UPDATE (04/13): Video recording from VDD 2022 on how to build Azure ADF pipelines for reading Sitecore Data
UPDATE(05/17): Sample ADF Function Code: https://github.com/brodbor/SitecoreVDD2022ADF
Sitecore xConnect analytics data is one of the most important assets organizations have. Using historical data and applying a data-driven learning approach allows us to unlock hidden secrets and help drive future marketing solutions. As the discussion around data privacy and cookie tracking concerns become more prevalent, it is critical to rely on tools that could enable Analytics at large, with higher accuracy and controllable user privacy. It is certain that Sitecore xConnect is a great solution for tracking, storing, personalizing, and reporting analytics data.
Sitecore Tracker has the capability to track user engagement levels, and with functionality such as tracking contacts’ online or offline interactions on the client or server side, we have a recipe for building a comprehensive analytics system. The decoupled architecture of xConnect allows us to build our solution using the latest and greatest cloud tech using a low-code approach.
We will look at how to prepare and normalize your xDB Analytics data in Cloud and use it for deep analysis using ML algorithms or just simply as a source for Power BI visualization.
Connecting Azure Data Factory to Sitecore xConnect
The process starts by installing the Azure Data Factory Integration runtime on your Sitecore xConnect instance. The design consists of the ETL, Storage, and Visualization platforms. The main reason for selecting Azure was the SaaS Data Factory solution. This solution allowed me to offload xConnect security and migrate the xConnect OData stream into the cloud.
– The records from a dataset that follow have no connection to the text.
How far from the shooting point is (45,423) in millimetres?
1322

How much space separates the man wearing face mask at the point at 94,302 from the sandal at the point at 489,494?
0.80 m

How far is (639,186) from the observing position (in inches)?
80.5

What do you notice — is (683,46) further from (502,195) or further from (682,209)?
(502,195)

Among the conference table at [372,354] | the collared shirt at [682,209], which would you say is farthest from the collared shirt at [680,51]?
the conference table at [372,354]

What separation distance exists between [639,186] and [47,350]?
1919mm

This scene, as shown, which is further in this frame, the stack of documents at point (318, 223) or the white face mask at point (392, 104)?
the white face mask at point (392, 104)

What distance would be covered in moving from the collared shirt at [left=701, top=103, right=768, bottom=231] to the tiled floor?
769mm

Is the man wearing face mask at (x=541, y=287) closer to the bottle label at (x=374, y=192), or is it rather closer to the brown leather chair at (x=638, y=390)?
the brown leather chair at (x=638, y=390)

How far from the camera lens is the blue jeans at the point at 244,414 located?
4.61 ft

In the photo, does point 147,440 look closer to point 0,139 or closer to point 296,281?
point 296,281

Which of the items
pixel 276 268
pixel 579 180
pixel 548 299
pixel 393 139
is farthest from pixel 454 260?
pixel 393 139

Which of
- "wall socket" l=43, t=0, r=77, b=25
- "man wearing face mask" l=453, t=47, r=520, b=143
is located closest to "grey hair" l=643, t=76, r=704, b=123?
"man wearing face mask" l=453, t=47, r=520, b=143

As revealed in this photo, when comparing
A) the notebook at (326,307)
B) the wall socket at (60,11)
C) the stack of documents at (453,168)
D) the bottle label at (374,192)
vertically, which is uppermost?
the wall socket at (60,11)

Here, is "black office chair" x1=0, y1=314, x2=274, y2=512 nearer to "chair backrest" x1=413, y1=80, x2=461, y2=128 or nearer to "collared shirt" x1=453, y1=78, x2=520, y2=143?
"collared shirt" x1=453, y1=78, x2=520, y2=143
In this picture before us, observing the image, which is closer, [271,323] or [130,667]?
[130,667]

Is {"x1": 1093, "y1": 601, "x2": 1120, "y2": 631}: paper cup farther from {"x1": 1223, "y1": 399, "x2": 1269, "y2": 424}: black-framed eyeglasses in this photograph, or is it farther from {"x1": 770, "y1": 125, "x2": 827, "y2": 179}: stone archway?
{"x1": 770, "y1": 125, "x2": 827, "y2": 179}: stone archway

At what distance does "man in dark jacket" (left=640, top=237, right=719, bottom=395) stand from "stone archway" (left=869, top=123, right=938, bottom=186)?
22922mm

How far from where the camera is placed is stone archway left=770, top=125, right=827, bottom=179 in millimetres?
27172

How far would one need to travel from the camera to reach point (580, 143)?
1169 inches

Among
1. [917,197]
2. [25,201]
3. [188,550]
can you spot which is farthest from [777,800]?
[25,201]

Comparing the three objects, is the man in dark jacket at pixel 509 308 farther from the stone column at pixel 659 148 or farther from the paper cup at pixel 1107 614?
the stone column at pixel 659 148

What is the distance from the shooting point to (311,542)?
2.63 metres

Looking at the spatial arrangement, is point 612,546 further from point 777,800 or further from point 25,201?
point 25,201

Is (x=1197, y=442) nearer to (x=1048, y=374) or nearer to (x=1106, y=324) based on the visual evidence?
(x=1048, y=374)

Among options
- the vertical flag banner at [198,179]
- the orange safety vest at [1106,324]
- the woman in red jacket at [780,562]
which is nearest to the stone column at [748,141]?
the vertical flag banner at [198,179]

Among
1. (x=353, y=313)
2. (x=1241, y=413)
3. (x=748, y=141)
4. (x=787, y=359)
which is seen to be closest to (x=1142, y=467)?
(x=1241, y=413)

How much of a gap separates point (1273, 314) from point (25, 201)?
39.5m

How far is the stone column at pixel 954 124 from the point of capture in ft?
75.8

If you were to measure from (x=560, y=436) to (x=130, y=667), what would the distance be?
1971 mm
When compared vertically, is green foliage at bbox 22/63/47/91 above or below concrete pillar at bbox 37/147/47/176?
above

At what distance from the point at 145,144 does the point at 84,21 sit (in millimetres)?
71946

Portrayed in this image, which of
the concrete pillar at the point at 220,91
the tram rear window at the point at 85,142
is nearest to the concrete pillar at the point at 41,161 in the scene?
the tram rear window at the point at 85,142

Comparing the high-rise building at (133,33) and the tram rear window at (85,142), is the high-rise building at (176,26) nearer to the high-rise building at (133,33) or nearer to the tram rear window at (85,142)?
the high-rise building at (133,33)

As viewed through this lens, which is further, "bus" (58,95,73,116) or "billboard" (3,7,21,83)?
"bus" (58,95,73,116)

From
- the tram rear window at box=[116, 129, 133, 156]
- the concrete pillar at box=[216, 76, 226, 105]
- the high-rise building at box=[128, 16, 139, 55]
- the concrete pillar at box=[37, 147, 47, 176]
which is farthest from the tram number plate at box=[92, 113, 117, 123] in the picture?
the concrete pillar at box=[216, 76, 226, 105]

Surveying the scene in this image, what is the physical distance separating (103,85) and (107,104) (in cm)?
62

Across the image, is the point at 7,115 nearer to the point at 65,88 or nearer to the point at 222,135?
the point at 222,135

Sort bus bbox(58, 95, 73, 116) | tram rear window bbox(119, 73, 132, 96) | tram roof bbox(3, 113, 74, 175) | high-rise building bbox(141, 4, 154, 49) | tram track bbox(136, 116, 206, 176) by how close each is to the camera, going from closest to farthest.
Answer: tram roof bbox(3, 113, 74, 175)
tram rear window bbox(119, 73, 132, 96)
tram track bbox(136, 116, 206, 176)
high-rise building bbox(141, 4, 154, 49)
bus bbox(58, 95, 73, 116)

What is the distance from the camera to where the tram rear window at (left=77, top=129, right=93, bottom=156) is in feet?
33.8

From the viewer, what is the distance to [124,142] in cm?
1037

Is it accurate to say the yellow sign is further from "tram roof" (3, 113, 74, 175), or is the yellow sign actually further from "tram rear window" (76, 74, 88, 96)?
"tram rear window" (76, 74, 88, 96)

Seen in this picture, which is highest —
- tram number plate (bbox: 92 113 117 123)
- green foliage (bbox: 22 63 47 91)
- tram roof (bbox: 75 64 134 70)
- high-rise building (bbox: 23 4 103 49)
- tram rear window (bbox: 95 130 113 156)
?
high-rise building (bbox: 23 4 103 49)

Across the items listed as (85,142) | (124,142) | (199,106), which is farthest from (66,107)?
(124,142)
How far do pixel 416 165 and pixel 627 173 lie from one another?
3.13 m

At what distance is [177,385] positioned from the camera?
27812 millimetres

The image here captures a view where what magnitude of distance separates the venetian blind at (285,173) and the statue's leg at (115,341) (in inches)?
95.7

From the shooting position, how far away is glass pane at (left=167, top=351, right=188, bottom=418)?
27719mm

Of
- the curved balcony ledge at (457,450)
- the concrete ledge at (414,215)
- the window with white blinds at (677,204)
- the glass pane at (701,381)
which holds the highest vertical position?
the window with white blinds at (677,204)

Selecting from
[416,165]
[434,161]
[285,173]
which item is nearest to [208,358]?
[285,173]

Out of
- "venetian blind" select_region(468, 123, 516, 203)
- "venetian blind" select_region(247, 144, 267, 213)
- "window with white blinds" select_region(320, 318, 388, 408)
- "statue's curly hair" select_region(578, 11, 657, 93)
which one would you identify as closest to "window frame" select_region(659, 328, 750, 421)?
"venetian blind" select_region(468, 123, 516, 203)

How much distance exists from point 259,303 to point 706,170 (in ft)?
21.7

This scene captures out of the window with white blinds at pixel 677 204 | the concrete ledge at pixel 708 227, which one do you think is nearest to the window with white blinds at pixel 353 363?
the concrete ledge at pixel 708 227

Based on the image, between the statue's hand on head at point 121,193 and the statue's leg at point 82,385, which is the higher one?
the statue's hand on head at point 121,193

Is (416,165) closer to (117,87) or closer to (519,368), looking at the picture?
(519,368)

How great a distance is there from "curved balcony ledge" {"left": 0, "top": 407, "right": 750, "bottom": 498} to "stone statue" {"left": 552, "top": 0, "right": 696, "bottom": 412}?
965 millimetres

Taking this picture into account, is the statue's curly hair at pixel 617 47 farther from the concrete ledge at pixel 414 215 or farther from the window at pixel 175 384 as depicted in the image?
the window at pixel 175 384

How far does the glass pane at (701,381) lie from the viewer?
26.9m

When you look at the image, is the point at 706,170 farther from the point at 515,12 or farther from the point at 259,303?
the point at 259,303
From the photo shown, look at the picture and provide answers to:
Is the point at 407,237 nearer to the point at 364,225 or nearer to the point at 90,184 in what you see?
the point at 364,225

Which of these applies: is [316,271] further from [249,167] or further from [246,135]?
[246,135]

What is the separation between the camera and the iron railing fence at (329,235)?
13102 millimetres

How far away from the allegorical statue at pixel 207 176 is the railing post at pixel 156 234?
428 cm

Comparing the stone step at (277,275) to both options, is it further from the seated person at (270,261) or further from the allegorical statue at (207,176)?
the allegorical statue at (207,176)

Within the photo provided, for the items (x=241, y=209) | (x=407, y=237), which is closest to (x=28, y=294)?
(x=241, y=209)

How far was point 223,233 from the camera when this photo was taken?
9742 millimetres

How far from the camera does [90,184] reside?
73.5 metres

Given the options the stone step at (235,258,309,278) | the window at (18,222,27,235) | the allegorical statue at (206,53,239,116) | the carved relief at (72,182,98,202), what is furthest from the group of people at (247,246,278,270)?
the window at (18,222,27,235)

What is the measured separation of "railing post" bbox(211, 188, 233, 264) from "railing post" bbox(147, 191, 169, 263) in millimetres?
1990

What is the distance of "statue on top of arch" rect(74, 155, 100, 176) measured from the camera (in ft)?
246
In my example, I’ve used SQL Database as a storage system, but I expect to see Hardoop or Spark clusters in a more complex implementation. The Visualization of the data, in my example, was done through Power BI.
Example of connection string in Azure ADF that pulls OData content from the previous day:
Normalizing Sitecore Analytics Data
Normalizing the xConnect OData stream could’ve been the most complex part of this implementation, but thanks to Sitecore out of the box OData API endpoint and Azure Data Factory SaaS platform, this task became a small configuration of content through the Azure Data Factory interface. Data Factory is capable to offload TLS secure stream and consume the private xConnect API endpoint in just a few clicks.
We are taking denormalized JSON input as shown below and convert it to the normalized structure you see on the right side.
The normalization process does not require code development and can be done using the ADF web interface alone. We are able to transform data for interaction events and use ADF to normalize each event type to its own relational data store.
Visualizing xConnect Data
Now, that we have our data in a normal form in the Cloud, we can use Power BI to create reports and share them with our stakeholders. We could also merge different data sources to create a 360-degree view of contact interactions with our brand.